● **WHAT IS NEEDED**:
Go through the listing and pull out every line that contains the word "farther". Copy each of those lines in full, keeping their original order.

● **RECORD SET**:
** BEGIN **
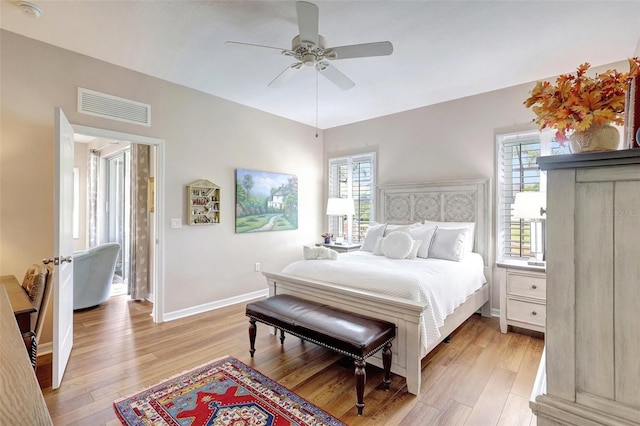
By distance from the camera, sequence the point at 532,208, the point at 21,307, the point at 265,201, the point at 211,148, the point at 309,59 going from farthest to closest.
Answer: the point at 265,201 → the point at 211,148 → the point at 532,208 → the point at 309,59 → the point at 21,307

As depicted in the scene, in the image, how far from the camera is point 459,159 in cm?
409

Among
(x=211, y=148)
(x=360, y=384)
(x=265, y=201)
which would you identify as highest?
(x=211, y=148)

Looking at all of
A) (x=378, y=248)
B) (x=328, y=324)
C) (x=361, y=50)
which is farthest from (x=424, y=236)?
(x=361, y=50)

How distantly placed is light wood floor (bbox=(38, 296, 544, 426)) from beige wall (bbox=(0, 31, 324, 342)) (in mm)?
717

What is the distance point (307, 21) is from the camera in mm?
2018

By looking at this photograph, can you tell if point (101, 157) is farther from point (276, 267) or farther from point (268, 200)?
point (276, 267)

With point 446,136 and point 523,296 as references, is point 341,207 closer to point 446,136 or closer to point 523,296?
point 446,136

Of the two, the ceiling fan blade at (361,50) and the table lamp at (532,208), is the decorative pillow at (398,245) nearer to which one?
the table lamp at (532,208)

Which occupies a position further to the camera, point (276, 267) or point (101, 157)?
point (101, 157)

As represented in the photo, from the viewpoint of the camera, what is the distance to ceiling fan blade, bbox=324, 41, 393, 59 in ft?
7.33

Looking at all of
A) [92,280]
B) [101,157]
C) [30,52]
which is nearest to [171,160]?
[30,52]

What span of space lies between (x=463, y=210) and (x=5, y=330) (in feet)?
13.7

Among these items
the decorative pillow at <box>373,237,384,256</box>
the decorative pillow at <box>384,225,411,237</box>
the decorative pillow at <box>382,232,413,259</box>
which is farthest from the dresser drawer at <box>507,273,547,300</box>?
the decorative pillow at <box>373,237,384,256</box>

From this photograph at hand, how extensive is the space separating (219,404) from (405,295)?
1519 mm
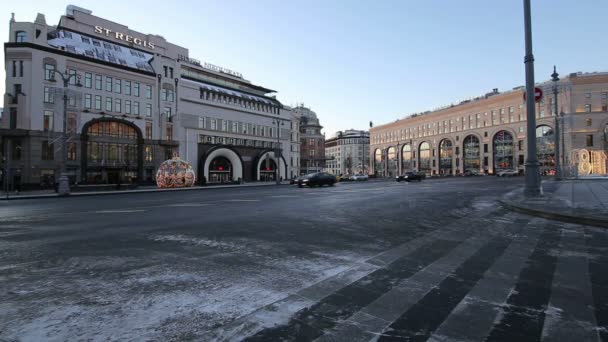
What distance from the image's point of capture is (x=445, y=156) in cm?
11750

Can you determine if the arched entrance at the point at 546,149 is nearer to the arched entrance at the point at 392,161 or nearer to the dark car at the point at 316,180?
the arched entrance at the point at 392,161

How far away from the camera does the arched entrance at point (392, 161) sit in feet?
454

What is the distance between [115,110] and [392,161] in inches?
4380

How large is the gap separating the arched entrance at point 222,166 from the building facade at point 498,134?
52.9 meters

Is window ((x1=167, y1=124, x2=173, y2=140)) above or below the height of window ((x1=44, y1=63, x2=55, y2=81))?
below

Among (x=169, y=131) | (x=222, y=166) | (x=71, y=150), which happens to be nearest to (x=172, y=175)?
(x=71, y=150)

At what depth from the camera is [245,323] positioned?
3164 mm

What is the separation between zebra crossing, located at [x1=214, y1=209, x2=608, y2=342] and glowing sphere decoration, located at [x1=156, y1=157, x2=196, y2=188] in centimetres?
3762

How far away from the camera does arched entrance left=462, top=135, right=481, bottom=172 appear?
107625mm

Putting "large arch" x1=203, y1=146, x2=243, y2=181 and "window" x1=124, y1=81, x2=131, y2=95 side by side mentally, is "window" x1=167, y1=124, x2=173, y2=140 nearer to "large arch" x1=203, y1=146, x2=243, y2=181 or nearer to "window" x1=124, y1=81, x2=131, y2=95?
"large arch" x1=203, y1=146, x2=243, y2=181

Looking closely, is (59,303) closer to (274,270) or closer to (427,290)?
(274,270)

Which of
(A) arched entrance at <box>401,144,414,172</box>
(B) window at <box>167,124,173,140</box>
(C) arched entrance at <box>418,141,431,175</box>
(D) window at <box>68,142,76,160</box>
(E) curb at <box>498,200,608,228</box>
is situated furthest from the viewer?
(A) arched entrance at <box>401,144,414,172</box>

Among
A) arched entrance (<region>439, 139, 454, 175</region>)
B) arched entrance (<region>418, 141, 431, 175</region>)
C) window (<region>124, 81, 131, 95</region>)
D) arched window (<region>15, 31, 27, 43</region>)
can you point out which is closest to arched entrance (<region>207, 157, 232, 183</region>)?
window (<region>124, 81, 131, 95</region>)

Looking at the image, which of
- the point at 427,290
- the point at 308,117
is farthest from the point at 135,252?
the point at 308,117
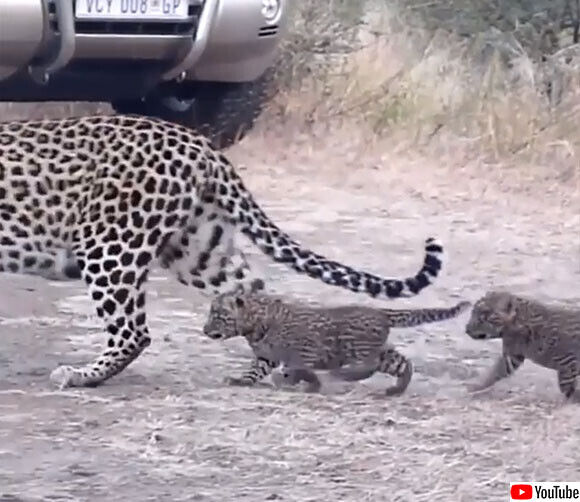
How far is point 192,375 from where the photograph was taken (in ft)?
20.1

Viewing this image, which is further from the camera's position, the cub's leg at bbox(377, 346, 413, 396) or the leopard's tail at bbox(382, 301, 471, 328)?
the leopard's tail at bbox(382, 301, 471, 328)

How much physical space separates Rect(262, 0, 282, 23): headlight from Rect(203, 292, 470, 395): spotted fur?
13.2 ft

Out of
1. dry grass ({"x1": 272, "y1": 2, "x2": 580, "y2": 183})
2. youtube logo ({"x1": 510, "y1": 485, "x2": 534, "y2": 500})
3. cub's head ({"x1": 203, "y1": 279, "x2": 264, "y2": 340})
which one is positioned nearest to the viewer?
youtube logo ({"x1": 510, "y1": 485, "x2": 534, "y2": 500})

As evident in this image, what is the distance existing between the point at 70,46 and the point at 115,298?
3387 mm

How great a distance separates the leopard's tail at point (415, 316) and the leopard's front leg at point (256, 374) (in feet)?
1.32

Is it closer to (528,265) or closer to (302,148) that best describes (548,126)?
(302,148)

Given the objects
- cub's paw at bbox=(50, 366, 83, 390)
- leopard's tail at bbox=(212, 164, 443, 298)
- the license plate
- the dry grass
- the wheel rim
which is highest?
the license plate

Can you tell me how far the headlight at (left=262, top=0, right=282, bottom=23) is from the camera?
9898mm

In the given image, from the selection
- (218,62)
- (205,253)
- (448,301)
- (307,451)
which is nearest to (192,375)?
(205,253)

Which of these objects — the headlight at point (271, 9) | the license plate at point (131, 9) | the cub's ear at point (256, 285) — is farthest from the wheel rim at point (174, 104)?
the cub's ear at point (256, 285)

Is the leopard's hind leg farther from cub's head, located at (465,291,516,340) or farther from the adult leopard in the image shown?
cub's head, located at (465,291,516,340)

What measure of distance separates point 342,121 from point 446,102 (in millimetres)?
859

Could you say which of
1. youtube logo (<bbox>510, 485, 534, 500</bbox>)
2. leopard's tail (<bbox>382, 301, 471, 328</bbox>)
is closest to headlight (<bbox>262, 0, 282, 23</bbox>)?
leopard's tail (<bbox>382, 301, 471, 328</bbox>)

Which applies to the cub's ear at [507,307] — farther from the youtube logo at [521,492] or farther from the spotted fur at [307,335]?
the youtube logo at [521,492]
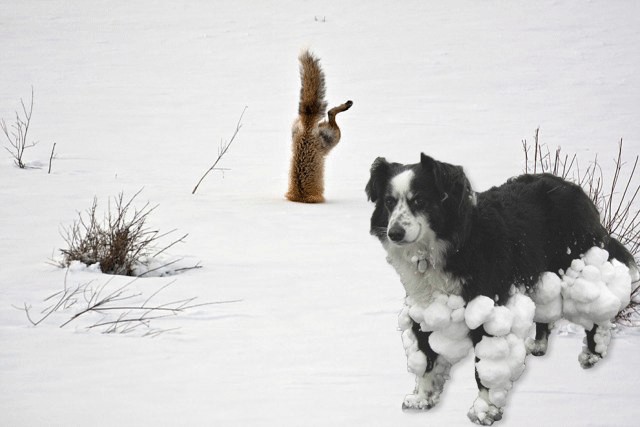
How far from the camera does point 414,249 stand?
4.27 m

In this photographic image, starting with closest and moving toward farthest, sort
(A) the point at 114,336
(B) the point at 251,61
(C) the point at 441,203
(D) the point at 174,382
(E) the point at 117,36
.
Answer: (C) the point at 441,203 → (D) the point at 174,382 → (A) the point at 114,336 → (B) the point at 251,61 → (E) the point at 117,36

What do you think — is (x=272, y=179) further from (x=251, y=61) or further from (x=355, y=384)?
(x=251, y=61)

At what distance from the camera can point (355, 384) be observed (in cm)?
477

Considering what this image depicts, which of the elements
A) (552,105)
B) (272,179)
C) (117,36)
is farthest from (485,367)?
(117,36)

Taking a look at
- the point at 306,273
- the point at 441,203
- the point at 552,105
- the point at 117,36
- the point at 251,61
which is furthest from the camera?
the point at 117,36

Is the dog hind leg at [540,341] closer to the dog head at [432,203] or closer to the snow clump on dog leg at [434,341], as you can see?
the snow clump on dog leg at [434,341]

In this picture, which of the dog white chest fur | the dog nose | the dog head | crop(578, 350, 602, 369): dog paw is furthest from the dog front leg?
crop(578, 350, 602, 369): dog paw

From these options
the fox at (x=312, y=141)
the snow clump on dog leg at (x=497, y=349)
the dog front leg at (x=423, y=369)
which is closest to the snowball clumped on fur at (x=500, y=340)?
the snow clump on dog leg at (x=497, y=349)

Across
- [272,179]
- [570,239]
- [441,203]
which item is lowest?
[272,179]

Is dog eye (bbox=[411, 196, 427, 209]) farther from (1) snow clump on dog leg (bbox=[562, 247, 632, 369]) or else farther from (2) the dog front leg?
(1) snow clump on dog leg (bbox=[562, 247, 632, 369])

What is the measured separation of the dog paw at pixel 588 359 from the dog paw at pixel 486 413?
90 cm

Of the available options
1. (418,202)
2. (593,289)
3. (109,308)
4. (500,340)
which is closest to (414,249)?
(418,202)

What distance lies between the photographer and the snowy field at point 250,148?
4.91m

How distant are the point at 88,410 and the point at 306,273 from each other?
264cm
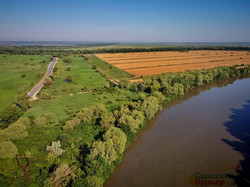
** END **
● **EXERCISE RESULT**:
By looking at this photograph, can you tell if point (101, 157) is farther from point (276, 267) or farther from point (268, 200)?
Is the leopard's hind leg farther from cub's head, located at (465,291,516,340) or farther from the adult leopard in the image shown?
Which applies to the cub's ear at [507,307] — farther from the youtube logo at [521,492] or farther from the spotted fur at [307,335]?
Is dog eye (bbox=[411, 196, 427, 209]) farther from (1) snow clump on dog leg (bbox=[562, 247, 632, 369]) or else farther from (2) the dog front leg?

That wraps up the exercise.